[Quoted passage Boundary: Start]

I think that these farcical situations arise due to several causes.

Firstly, I think that the current government has repeatedly expressed its hostility to 'illegals' and this sentiment has now firmly gripped the minds of the immigration bureaucracy, hence they are predisposed to interpret the facts, what ever they may, in a way that is adverse to an 'illegal'.

Second, the Federal bureaucracy has for many years now been strongly discouraged from exercising any form of initiative much less innovation in policy terms. Rigid adherence to the government's policy requirements is the rule and is rewarded with approval and promotion.

This has led to the appointment of many compliant and unimaginative bureaucrats to positions of authority. Basically, the bureaucracy has been stripped of its ability to formulate and argue for good public policy, with this function now passing to the small army of so-called political advisors, whose grasp of reality let alone policy is often very dubious indeed.

The mainstream media, apparently triggered by the so-called 'khaki takeover' of key policy areas outside of the normal remit of defence (e.g. Operation Sovereign Borders and the Covid 19 vaccine rollout), have belatedly begun to pick up on this serious problem but the current government is not likely to try to rebuild policy development capacity within the now supine bureaucracy.

Third, the corporate memory of the Federal bureaucracy is now so seriously degraded that it struggles to understand and deal with any issue that has its antecedents in the distant or even not so distant past, i.e. PNG becoming an independent state.

[Quoted passage Boundary: End]

Apply what you read:
1. Answer these questions about the passage on the Federal bureaucracy:
(a) What is rigid adherence to the government's policy requirements rewarded with?
(b) Which two policy areas are given as examples of the 'khaki takeover'?
(c) What example accompanies the point about the bureaucracy's degraded corporate memory?
2. Repeat the portion of the passage on the Federal bureaucracy starting at "This has led" and ending at "now supine bureaucracy.".

[Provided material Boundary: Start]

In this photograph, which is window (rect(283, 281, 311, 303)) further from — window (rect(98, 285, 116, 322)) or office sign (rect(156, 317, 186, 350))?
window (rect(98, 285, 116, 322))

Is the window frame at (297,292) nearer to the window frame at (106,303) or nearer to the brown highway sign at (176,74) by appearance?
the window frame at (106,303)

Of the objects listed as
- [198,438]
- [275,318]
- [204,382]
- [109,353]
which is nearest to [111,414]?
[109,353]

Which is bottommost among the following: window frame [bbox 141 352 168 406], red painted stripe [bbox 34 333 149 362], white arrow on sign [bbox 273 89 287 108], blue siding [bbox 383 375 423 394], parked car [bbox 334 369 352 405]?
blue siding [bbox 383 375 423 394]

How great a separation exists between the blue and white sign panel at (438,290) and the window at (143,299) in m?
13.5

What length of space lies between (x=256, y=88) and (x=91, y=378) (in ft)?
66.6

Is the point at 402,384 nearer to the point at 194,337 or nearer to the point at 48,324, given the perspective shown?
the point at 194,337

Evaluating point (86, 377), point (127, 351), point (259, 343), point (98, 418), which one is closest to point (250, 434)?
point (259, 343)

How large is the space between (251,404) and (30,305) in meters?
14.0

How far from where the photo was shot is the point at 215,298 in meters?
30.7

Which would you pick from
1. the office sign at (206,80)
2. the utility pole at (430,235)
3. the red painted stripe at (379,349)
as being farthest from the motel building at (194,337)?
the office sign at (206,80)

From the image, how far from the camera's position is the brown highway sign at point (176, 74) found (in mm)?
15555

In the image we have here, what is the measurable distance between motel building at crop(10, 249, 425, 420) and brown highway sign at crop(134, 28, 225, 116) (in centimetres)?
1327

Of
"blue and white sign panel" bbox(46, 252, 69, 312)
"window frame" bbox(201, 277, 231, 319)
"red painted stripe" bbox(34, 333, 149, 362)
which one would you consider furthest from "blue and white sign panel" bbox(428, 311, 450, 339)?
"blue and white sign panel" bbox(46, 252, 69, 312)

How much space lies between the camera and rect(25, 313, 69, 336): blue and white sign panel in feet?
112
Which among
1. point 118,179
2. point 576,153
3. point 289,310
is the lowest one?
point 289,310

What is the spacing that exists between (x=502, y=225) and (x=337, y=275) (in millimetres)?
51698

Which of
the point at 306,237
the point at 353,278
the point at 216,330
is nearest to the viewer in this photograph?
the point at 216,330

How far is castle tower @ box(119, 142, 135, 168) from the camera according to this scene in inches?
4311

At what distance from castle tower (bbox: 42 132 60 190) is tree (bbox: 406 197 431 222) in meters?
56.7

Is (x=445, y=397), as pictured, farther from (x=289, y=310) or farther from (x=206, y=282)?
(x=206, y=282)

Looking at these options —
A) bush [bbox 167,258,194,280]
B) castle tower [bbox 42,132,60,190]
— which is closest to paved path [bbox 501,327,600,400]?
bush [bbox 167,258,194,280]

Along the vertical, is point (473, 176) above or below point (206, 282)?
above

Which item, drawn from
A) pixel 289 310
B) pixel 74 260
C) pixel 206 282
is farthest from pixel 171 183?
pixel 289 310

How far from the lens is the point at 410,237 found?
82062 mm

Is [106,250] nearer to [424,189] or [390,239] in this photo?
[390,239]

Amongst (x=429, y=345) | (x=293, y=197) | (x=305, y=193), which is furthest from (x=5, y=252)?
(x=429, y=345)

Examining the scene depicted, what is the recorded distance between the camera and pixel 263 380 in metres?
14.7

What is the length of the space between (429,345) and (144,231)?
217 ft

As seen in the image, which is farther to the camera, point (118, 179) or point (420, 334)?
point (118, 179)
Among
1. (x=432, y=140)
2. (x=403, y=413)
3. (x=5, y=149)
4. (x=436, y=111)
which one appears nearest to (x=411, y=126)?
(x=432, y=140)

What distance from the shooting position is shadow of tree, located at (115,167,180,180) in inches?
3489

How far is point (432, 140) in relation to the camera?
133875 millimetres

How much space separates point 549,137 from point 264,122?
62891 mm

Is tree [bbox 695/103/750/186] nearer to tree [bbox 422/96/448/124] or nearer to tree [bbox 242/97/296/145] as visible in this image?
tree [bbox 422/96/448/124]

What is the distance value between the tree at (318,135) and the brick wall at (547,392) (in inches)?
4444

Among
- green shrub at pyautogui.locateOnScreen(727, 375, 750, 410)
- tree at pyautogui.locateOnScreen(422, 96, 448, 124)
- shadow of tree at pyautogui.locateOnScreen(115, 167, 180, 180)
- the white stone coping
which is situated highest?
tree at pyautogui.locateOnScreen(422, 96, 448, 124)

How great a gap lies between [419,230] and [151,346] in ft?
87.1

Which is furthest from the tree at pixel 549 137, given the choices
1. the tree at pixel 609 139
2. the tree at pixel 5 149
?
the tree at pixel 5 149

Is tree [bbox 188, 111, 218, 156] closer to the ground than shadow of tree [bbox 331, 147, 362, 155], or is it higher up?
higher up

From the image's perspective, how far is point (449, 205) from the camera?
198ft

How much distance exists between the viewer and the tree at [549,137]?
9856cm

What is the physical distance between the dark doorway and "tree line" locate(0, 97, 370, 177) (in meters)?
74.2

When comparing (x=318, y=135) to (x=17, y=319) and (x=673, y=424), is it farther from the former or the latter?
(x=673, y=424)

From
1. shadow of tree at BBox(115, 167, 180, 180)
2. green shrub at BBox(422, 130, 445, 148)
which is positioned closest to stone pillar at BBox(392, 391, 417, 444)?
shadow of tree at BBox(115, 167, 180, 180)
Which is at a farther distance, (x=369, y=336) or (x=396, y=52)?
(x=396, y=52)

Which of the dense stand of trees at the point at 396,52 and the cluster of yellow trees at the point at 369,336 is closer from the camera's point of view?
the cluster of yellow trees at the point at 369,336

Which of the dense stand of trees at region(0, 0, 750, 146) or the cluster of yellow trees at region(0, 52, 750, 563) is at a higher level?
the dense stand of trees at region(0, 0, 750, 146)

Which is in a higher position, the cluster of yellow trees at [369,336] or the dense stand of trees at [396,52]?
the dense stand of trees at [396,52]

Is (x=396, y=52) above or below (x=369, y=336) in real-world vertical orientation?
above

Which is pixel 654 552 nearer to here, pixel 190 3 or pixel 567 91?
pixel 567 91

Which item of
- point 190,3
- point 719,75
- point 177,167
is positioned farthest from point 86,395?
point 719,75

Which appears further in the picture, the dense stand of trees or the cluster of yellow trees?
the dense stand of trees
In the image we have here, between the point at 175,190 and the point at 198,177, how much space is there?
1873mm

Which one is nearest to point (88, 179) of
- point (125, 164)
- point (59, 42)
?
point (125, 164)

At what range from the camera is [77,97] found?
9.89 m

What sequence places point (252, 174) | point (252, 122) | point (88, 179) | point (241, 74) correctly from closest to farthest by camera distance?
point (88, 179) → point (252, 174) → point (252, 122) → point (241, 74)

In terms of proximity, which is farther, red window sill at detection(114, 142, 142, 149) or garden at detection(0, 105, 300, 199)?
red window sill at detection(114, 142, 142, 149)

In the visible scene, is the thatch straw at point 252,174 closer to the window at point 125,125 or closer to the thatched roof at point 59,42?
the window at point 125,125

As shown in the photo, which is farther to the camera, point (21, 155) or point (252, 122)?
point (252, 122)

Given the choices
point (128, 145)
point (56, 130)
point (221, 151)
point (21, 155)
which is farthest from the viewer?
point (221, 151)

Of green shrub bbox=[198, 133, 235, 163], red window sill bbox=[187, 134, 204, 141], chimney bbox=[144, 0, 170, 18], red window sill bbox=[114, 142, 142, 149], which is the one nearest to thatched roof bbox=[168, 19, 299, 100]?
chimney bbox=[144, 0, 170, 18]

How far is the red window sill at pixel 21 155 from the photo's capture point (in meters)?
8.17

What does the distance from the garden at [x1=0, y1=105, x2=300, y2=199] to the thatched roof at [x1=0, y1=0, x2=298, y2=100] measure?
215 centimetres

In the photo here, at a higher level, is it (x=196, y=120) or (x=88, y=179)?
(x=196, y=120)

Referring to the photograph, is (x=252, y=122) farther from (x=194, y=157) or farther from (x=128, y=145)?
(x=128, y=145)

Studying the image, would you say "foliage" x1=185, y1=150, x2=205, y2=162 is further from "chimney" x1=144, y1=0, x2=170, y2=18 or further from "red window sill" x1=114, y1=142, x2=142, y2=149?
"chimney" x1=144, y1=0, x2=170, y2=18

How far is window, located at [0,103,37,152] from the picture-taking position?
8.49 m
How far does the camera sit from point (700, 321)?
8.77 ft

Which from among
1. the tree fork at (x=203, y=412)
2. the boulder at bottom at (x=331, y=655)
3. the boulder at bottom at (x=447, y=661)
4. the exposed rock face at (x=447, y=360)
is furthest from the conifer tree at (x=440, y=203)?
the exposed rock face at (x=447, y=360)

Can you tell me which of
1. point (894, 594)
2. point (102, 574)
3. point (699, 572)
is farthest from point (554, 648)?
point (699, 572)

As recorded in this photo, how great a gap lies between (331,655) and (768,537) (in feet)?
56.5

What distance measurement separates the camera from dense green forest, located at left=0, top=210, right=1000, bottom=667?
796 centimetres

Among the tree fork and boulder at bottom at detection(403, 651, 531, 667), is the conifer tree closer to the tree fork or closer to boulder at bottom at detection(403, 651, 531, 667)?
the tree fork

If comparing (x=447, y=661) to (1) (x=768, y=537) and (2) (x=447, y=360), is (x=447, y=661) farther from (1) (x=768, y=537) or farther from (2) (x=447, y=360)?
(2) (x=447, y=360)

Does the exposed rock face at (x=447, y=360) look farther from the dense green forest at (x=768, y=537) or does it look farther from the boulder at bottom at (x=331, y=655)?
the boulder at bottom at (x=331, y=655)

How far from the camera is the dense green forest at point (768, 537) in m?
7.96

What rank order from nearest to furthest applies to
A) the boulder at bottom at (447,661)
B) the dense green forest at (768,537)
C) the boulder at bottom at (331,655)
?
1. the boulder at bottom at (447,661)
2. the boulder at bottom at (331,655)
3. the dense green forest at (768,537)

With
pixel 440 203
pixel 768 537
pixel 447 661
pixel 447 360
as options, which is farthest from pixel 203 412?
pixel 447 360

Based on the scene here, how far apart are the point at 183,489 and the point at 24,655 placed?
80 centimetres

[Provided material Boundary: End]

Task answers:
1.
(a) Approval and promotion.
(b) Operation Sovereign Borders and the Covid 19 vaccine rollout.
(c) PNG becoming an independent state.

2.
This has led to the appointment of many compliant and unimaginative bureaucrats to positions of authority. Basically, the bureaucracy has been stripped of its ability to formulate and argue for good public policy, with this function now passing to the small army of so-called political advisors, whose grasp of reality let alone policy is often very dubious indeed.

The mainstream media, apparently triggered by the so-called 'khaki takeover' of key policy areas outside of the normal remit of defence (e.g. Operation Sovereign Borders and the Covid 19 vaccine rollout), have belatedly begun to pick up on this serious problem but the current government is not likely to try to rebuild policy development capacity within the now supine bureaucracy.